* **TASK 1**
Decide whether each statement below agrees with the passage on the Manila shawl. Answer yes or no for each, quoting the words of the passage that settle it.
(a) In the Philippines, the Manila shawl is worn as a more common alternative to the pañuelo.
(b) At the April Fair in Seville, most women in flamenco dress use the shawl as an accessory.
(c) The shawl is a traditional accessory of the chulapa attire at the San Isidro Fair.
* **TASK 2**
According to the passage on the Manila shawl, during which festival in Cordoba are balconies dressed up with the shawl?
* **TASK 3**
Continue the passage on the Manila shawl, picking up after its final sentence.

* **TEXT UNDER STUDY**
Mantón de Manila are still worn in the Philippines as a rarer alternative to the pañuelo. They are part of the traje de mestiza ensemble (the aristocratic version of the national dress, the baro't saya). They may also be worn with the modern terno, a unified gown version of the baro't saya.

===Spain===
Today, the Manila shawls are still very popular in Andalusia and in Madrid for special festive occasions. Women use the shawls for dressing up and going to parties. During the Festival of the Crosses of May in Cordoba, balconies are dressed up with the shawl that add a bright look to the plazas. During the April Fair in Seville, most of the women in Gypsy dress (flamenco dress) use the shawl as an accessory. The Manila shawl is also used by female flamenco dancers during their dance, as it is a great dance enhancer and adds drama when the flamenco dancer twirls it around her body and in the air. Sara Baras and Maria Pages are two of the most best flamenco dancers in Spain and they are experts in twirling their shawls during the dance. The Manila shawl is also a traditional accessory of the manola madrileña (the chulapa attire), during the annual San Isidro Fair. Famous Spanish singers who sing the copla, a traditional form of song, also are dressed in the Manila shawl. One of the most popular singers of this genre is Isabel Pantoja, and she has a great variety of beautiful Manila shawls.

* **SUPPLIED INFORMATION**
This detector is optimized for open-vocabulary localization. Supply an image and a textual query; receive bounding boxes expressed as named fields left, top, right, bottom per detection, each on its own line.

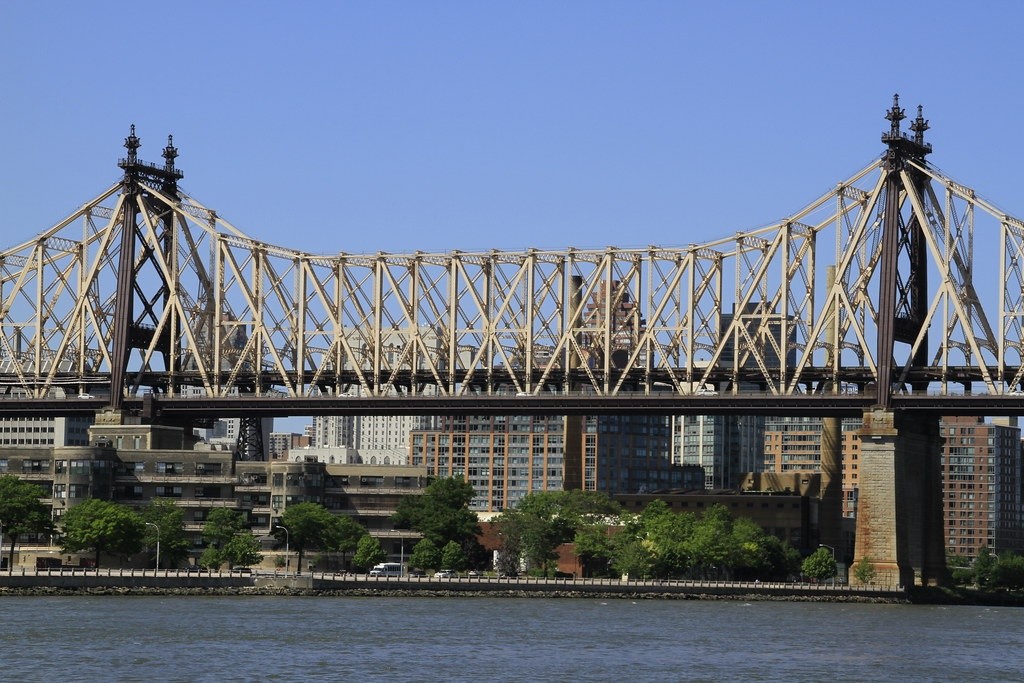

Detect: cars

* **TASK ANSWER 1**
(a) No: "Mantón de Manila are still worn in the Philippines as a rarer alternative to the pañuelo."
(b) Yes: "During the April Fair in Seville, most of the women in Gypsy dress (flamenco dress) use the shawl as an accessory."
(c) Yes: "The Manila shawl is also a traditional accessory of the manola madrileña (the chulapa attire), during the annual San Isidro Fair."

* **TASK ANSWER 2**
The Festival of the Crosses of May.

* **TASK ANSWER 3**
Contemporary Manila shawls sold in Spain vary in material, origin and price. Lower-cost examples are often made from polyester and may be imported from China, while more expensive shawls are typically made from silk. Seville remains a center for the production and sale of silk Manila shawls, including along Calle Sierpes. The shawl continues to be associated with traditional dress and cultural practices in Andalusia.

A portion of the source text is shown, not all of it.